• **Job**
Can you format the listing below as a numbered list, beginning at the line that contains "In the scene, would" and continuing through its final line, with blank lines dropped?

• **Data shown**
------------------------------------------------------------------------
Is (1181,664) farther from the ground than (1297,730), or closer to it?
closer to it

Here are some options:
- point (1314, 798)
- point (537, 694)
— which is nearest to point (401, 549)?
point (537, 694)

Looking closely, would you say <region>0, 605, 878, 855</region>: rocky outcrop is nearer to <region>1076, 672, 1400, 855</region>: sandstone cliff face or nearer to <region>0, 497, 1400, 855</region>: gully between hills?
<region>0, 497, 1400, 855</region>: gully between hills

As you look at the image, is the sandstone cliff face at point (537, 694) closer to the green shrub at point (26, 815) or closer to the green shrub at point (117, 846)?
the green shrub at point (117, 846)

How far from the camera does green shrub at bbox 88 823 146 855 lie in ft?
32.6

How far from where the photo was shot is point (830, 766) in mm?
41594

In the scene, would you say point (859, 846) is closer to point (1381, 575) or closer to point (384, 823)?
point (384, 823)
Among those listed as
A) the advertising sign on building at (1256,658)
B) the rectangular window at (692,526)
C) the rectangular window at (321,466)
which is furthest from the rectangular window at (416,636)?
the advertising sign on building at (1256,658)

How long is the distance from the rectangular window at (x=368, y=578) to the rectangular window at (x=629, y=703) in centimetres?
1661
------------------------------------------------------------------------
• **Solution**
1. In the scene, would you say point (859, 846) is closer to point (1381, 575) or closer to point (384, 823)?
2. point (384, 823)
3. Among those listed as
4. A) the advertising sign on building at (1256,658)
5. B) the rectangular window at (692,526)
6. C) the rectangular window at (321,466)
7. which is furthest from the rectangular window at (416,636)?
8. the advertising sign on building at (1256,658)
9. How long is the distance from the rectangular window at (x=368, y=578) to the rectangular window at (x=629, y=703) in centimetres?
10. 1661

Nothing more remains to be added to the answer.